Advice on how to be a good witness in court (in England & Wales) (http://blog.scrapperduncan.com/2011/12/21/advice-on-how-to-be-a-good-witness-in-court-in-england-wales/) - "Having fought about a thousand trials when I practiced as a barrister, I know what it takes to be a good witness. This is neither secret knowledge nor actual legal advice but it is inside knowledge which I’m sharing. People who frequently give evidence in court, whether they be expert witnesses, police officers or business people learn this knowledge for themselves but the vast majority of people who appear as witnesses do so for the first time. They lack a proper understanding of how they will be assessed as witnesses. Consequently, many of them do themselves much injustice. Their presentation of their evidence is prejudiced by popular culture. Films, TV shows, literature and the like almost never represents court proceedings properly." Scrapper Duncan offers you lengthy free tuition in the art; handy the next time you sue the builder who cocked-up your conservatory.

Alexander Graham Bell recordings played from 1880s (http://news.yahoo.com/alexander-graham-bell-recordings-played-1880s-210138693.html) - "Alexander Graham Bell foresaw many things, including that people could someday talk over a telephone. Yet the inventor certainly never could have anticipated that his audio-recording experiments in a Washington, D.C., lab could be recovered 130 years later and played for a gathering of scientists, curators and journalists." The Smithsonian and other institutions have done excellent work making three-dimensional scans of wax cylinders and the like that are too delicate to play, and analysing the results to recreate the stored sound.

Race To The Moon with Richard Furno, Part 1 (http://kelsocartography.com/blog/?p=1481) - Part 2 (http://kelsocartography.com/blog/?p=1588) - "Please join me in celebrating the 40th anniversary of the Race to the Moon! Map co-author Richard Furno has allowed me to turn his keynote presentation into a post on my blog illustrating the trials and tribulations of creating this fabulous wall map for the National Geographic Society’s magazine." In 1969, National Geographic published an incredibly detailed map of the Moon (http://www.ngmapcollection.com/product.aspx?cid=1562&pid=15599), using the data available from the US and Soviet space programmes.

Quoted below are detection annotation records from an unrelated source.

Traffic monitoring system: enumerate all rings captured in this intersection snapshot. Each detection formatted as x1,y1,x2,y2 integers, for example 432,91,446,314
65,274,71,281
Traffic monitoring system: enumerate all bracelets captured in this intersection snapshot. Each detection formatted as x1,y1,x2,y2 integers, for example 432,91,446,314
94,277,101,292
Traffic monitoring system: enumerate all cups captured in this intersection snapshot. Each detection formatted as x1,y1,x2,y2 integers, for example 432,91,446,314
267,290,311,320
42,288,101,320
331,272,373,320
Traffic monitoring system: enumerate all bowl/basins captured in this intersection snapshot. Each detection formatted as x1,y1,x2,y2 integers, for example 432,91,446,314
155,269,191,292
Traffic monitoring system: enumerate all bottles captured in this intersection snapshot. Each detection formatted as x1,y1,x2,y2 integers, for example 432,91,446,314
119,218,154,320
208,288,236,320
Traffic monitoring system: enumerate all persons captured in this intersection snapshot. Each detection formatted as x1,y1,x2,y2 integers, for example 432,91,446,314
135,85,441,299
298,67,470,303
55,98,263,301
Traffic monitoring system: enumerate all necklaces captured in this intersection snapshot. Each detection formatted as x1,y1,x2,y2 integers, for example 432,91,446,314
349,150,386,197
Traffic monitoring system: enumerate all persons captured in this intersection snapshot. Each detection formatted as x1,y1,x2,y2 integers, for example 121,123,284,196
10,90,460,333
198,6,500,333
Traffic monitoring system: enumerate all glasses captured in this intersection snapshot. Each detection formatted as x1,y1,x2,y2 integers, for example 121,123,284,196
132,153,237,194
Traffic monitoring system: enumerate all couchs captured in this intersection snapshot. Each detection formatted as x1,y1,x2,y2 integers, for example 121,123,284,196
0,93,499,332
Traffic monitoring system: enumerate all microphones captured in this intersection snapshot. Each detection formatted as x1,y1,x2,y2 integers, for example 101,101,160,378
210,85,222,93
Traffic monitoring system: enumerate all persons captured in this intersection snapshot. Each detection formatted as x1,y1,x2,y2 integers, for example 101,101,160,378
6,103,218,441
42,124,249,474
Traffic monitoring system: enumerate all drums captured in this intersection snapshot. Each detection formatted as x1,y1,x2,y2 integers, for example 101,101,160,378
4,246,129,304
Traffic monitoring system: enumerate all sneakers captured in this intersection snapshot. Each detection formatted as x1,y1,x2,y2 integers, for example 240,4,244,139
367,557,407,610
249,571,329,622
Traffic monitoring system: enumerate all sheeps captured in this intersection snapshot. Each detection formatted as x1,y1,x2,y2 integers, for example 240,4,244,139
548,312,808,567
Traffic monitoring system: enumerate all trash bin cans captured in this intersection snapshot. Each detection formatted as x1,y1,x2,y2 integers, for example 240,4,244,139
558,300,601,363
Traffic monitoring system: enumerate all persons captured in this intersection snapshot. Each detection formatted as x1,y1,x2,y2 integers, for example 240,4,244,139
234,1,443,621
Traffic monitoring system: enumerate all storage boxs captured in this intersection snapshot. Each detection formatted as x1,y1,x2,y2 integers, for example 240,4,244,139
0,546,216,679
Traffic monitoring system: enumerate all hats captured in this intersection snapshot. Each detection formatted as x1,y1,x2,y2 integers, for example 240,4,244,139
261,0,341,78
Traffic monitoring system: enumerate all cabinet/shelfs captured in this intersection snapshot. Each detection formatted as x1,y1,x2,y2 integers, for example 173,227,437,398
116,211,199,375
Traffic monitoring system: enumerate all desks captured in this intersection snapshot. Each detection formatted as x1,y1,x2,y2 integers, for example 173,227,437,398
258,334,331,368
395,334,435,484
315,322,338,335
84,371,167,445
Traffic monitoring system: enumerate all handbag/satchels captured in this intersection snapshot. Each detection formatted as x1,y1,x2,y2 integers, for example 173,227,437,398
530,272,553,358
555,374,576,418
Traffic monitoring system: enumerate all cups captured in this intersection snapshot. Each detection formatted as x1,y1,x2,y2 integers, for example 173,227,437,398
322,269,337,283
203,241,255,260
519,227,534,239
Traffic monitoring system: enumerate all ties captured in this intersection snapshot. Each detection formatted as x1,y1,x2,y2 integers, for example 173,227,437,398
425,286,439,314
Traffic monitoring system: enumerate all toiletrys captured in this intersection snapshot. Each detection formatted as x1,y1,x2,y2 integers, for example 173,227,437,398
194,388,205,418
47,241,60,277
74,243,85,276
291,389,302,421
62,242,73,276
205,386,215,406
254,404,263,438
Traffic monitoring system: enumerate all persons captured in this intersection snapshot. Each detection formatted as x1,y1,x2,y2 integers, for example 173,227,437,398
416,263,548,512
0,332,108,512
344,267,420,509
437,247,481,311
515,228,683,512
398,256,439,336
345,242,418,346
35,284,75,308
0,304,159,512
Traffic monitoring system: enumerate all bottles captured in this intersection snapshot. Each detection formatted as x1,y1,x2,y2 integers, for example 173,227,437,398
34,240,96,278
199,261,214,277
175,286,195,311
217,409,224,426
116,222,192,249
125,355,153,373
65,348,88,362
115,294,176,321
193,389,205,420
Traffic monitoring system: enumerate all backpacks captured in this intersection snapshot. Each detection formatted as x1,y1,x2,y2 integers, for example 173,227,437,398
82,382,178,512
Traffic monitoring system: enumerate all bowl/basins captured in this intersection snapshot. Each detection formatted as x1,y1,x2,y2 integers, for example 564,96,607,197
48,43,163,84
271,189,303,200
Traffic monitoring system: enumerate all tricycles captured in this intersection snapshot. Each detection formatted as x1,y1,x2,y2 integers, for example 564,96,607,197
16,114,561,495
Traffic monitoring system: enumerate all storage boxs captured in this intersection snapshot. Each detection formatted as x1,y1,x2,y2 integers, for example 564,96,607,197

This is the story of how it was done.

The Wormworld Saga: Chapter 2 - The Journey Begins (http://www.wormworldsaga.com/chapters/chapter02/EN/index.php) - It's a year since Daniel Lieske published the first chapter (http://www.wormworldsaga.com/chapters/chapter01/EN/index.php) of his beautiful online graphic novel (linked to in Monday Links vol. LIV (http://forums.contractoruk.com/general/62715-monday-links-nowhere-particular-vol-liv.html)) , and here's chapter 2 - yes, it takes him around twelve months to plan, rough out and draw each chapter. In the past year it has been translated by volunteers into multiple languages, and he has raised enough funding from donations and the sale of prints to give up his day job and focus on it full time. He expects the entire work to take ten years to complete :)

Happy invoicing! :wave:

27th December 2011, 22:30
awesome work fitzy!

thanks very much for the most excellent links.

i raise my post cold-meat-feast brandy glass to you sir!